# Hardware-Router unter Linux



## Patte (5. Oktober 2003)

Hallo, 

ich bin ein vollkommener Linux-Neuling. Ich hab' mir am Freitag Suse Linux 8.2 gekauft und versuche bis jetzt ohne Erfolg über meinen Hardware Router ins Internet zu kommen. 
Helft mir bitte !

Drei Rechner (einer mit Linux, zwei noch mit XP) sind via Netgear RP 614 mit dem Internet verbunden. Unter XP lief die ganze Sache tadellos:
Statische IP-Vergabe: 192.168.0.33 - 192.168.0.35
Subnetzmaske: 255.255.255.0
Standardgateway: 192.168.0.1 (Router-IP)

__Datensätze__.
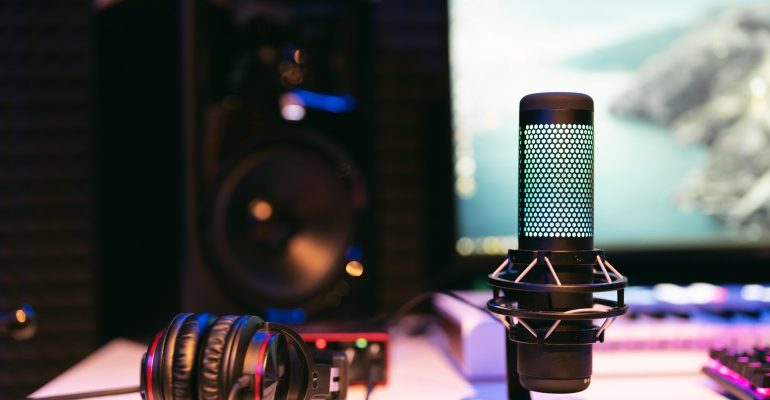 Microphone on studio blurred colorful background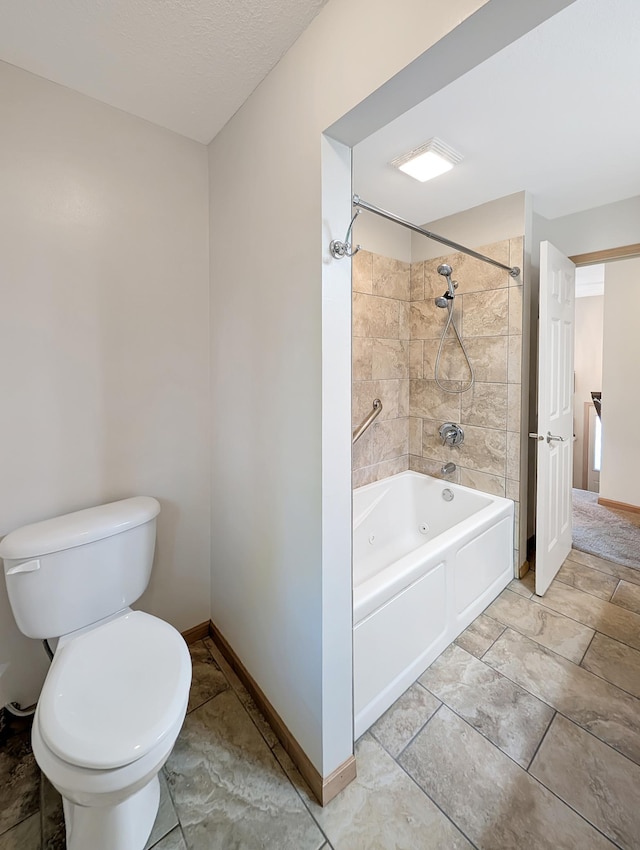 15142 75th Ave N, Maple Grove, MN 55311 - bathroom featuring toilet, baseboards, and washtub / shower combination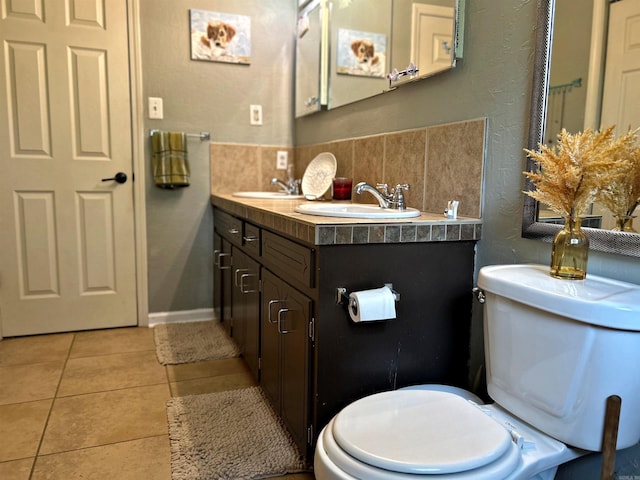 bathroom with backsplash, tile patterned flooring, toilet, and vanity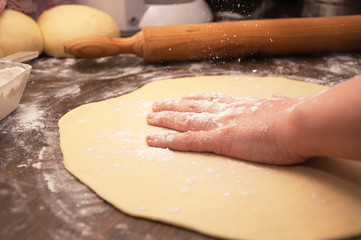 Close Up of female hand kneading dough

---

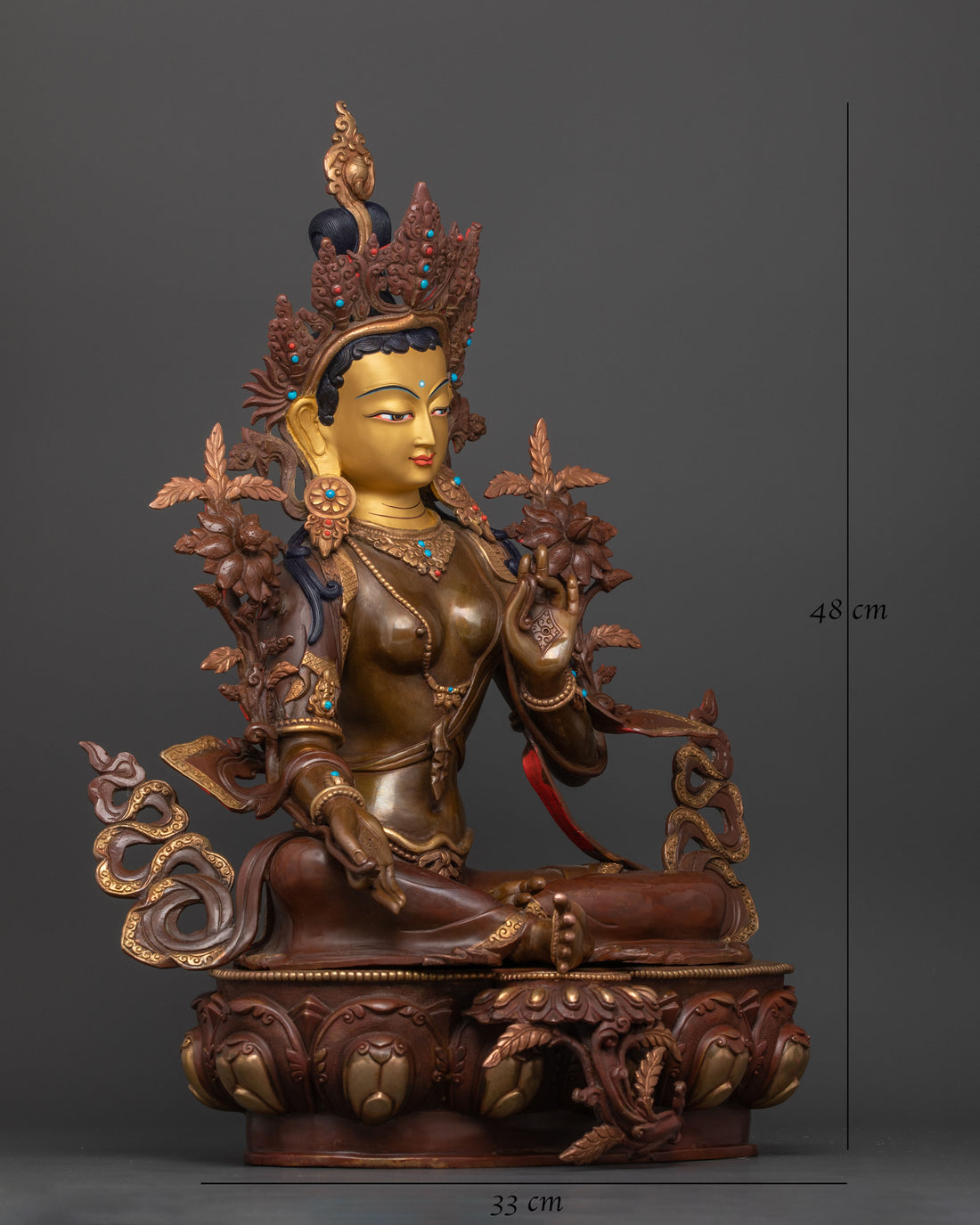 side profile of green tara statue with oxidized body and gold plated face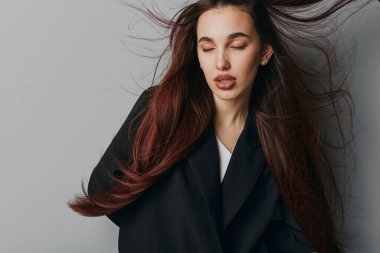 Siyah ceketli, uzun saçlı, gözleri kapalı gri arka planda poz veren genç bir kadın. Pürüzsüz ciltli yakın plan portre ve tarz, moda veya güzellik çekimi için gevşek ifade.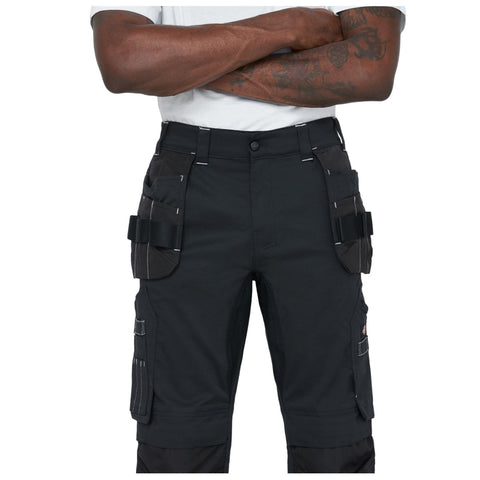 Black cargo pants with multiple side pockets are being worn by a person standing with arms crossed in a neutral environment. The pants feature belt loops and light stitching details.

* * *

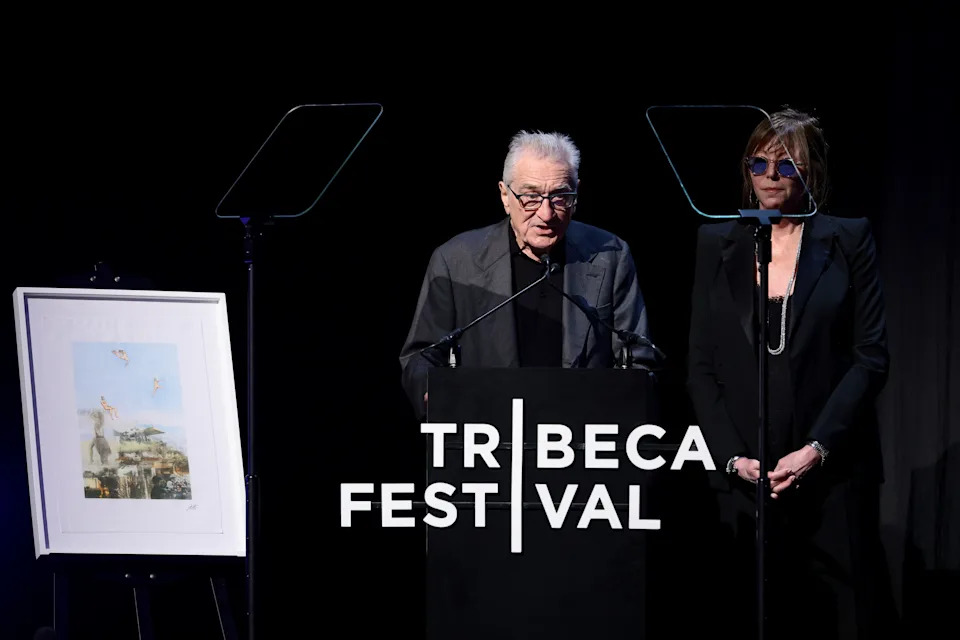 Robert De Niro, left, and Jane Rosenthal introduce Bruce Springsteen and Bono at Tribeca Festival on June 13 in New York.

__Aufgabe 1__.
Welche Linux-Version wurde laut dem Lesetext über den Hardware-Router unter Linux am Freitag gekauft?
__Aufgabe 2__.
Setze den Lesetext über den Hardware-Router unter Linux nach seinem letzten Satz fort.

__Lösung 1__.
Suse Linux 8.2.

__Lösung 2__.
Insofern ist eigentlich alles klar, nur bekomme ich auf dem Linux-Rechner (192.168.0.33) keine Verbindung zum Internet. Die beiden anderen Adressen lassen sich, ebenso wie auch die Router-IP erfolgreich anpingen, nur bei anderen Adressen funktioniert's nicht.

Falls noch weitere Angaben von Nöten sein sollten, kein Problem - einfach Bescheid sagen, nur bitte helft mir zwei erfolgslose Tage sind genug.


----------



## Patte (5. Oktober 2003)

Bin mittlerweile dahinter gekommen, dass die IP-Adresse des Routers als DNS-Server fehlte.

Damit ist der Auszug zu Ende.